Inflation of Ms Couch’s director’s loan account/diversion of company income
These allegations are made in very broad terms and are, as Ms Shuffrey observes, not particularised or substantiated. When he was cross-examined Mr Fox said that he had been concerned that Ms Couch’s director’s loan account appeared to have gone up. Ms Shuffrey took Mr Fox to an email from Ms Couch of 17 August 2022 explaining that she had been paying for things herself personally but that the expenses had been recorded on Xero. When Ms Shuffrey put to him that Ms Couch had not been spending company money on herself Mr Fox conceded “She wouldn’t do that.”
Again, I dismiss both limbs of this allegation.
Result
Save in respect of the limited allegations I have not upheld, Ms Couch’s petition succeeds. The matters of which Ms Couch complains were actual or (in the sense that they were likely to continue) threatened acts or omissions of the company and were conduct of the company’s affairs; they caused prejudice (within the meaning ascribed to that term by the authorities) to her interests as a member of the company; and that the prejudice was and is unfair.
Mr Fox’s counterclaims are dismissed.
Subject to hearing any further submissions on the form of order, I would propose, when this judgment is handed down, to make the following orders broadly as suggested by Ms Shuffrey in paragraph 110 of her skeleton argument:
That Ms Couch purchase Mr Fox’s 50 shares totalling in the capital of the company at a price to be fixed. (This is agreed.)
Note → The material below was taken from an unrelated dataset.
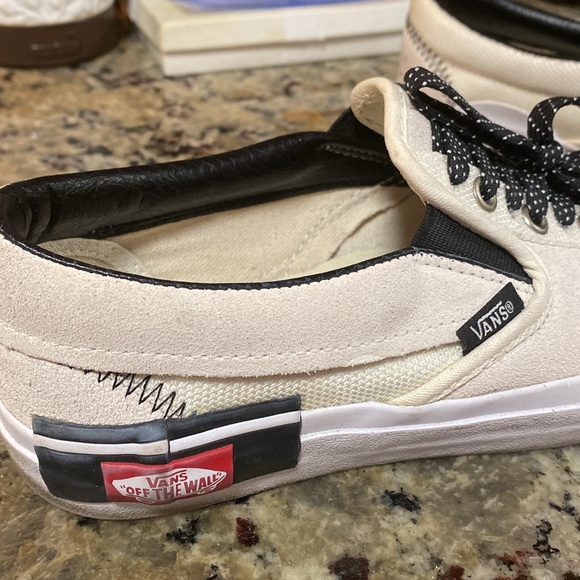 RARE- White suede with black, deconstructed slip on Vans - Picture 6 of 8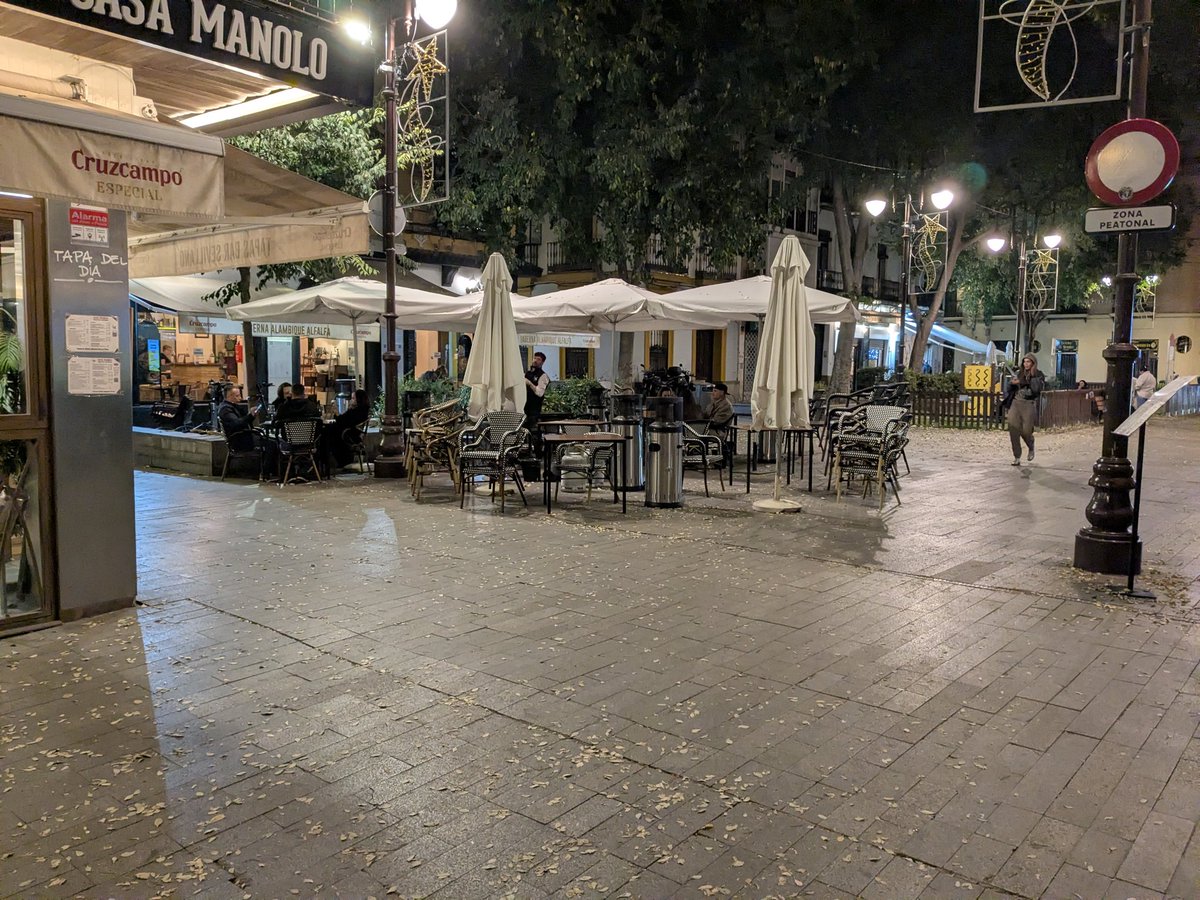 ¿La alfalfa no era zona ZAS? 23:30 y sin nervio alguno...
That Mr Fox’s shares be valued by reference to the open market value of the company (of which his shares represent 50%) as at 31 March 2021 on the assumption that the company was indebted to Ms Couch on her director’s loan account in the sum of £201,153.88 as at that date, which sum is liable to be repaid to her before any member is entitled to draw any income from the company. (I think that date, a month after the breakdown of the parties’ business relationship, is appropriate in this case.)
That such valuation be carried out by a single joint expert whose identity should be agreed by the parties (in default of which there be further reference to the court).
That Mr Fox be removed as a director of the company. (There is no constructive role he can now play, nor is there any reason for him to maintain oversight of the company, given the valuation date on which I have decided.)
That the petition be listed for further directions with a view to trial of the issue of valuation.
Postscript
I thank Ms Shuffrey for her helpful skeleton argument and her assistance in the conduct of the trial more generally in the light of the fact that Mr Fox appeared without the benefit of legal support. I thank him too for his able and courteous conduct throughout, including a helpful written opening statement (which I read to save time) and concise oral closing submissions. I hope that both he and Ms Couch will shortly be able to draw a line under the part of their respective lives with which this case has been concerned and make a fresh start.